Over Phases 1–3, observations made by the NGEE Arctic team across a gradient of permafrost landscapes in Arctic Alaska improved the representation of tundra processes in the land surface component of E3SM (the E3SM Land Model, ELM). Model improvements emphasized unique aspects of permafrost environments and explored reductions in model complexity while retaining predictive power. The Arctic-informed ELM developed by NGEE Arctic was used to make novel predictions on processes ranging from permafrost thaw to soil biogeochemical cycling to Earth system feedbacks associated with the unique characteristics of tundra plants.

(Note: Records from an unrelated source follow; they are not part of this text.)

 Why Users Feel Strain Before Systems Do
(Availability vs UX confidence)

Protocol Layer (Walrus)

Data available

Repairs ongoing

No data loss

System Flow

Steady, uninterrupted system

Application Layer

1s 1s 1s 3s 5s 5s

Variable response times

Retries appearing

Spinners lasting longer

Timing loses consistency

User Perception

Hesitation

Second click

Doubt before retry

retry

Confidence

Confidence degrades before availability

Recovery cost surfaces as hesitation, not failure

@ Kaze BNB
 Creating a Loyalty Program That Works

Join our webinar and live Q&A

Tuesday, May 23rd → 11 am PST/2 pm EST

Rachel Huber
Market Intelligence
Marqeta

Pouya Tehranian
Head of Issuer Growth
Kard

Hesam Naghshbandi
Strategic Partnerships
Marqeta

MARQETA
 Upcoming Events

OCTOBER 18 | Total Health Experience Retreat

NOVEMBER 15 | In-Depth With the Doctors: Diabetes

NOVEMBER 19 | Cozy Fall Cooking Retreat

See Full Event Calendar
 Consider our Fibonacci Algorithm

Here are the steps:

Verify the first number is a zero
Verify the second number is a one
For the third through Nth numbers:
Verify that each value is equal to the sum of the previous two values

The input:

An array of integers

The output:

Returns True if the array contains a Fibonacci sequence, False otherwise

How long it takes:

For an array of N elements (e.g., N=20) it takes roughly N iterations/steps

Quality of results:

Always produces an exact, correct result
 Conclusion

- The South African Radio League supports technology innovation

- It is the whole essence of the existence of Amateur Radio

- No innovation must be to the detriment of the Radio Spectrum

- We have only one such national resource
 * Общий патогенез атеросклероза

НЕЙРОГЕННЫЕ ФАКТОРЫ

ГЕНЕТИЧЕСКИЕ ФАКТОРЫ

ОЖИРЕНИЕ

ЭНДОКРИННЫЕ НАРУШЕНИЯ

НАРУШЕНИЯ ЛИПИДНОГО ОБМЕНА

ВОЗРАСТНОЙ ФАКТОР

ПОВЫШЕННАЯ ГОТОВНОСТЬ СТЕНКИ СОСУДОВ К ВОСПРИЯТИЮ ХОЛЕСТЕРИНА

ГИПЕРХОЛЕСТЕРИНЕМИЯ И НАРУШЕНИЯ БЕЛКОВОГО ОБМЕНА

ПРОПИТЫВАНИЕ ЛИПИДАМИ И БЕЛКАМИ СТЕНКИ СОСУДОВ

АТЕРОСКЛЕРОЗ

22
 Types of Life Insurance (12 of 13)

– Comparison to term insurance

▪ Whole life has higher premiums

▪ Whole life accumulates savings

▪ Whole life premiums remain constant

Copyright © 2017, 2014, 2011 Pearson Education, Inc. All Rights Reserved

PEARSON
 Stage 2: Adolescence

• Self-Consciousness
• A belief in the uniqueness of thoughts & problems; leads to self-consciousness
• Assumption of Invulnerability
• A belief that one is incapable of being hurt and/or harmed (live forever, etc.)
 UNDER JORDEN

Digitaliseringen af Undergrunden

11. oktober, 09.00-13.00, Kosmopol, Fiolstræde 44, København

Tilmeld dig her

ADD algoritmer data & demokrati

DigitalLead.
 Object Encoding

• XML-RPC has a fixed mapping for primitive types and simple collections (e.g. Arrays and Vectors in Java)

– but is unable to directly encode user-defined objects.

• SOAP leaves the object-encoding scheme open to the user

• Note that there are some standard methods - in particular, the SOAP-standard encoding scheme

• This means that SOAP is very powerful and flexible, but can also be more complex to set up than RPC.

The fourth and final phase of NGEE Arctic began in October 2024. In Phase 4, the NGEE Arctic team is evaluating our new predictive understanding developed in Phases 1–3 under novel conditions across the Arctic domain. In collaboration with partners at long-term, pan-Arctic research sites, we are examining whether an Arctic-informed ELM can faithfully simulate interactions among surface and subsurface processes at site, regional, and pan-Arctic scales. Our Phase 4 science aims to answer an overarching question that necessitates the spatial and temporal breadth of an ESM: ‘What are the Earth system feedbacks from interacting processes across a rapidly warming Arctic?’ In turn, we are using a variety of tools to dynamically extend and evaluate ELM inference, including data synthesis and pan-Arctic model evaluation, reintegration of code with an evolving E3SM, scaling across heterogeneous Arctic landscapes, and the appropriate representation of the impacts of increasingly frequent Arctic disturbances. At the end of Phase 4, we will deliver an unprecedented predictive model that will have been evaluated against pan-Arctic observations.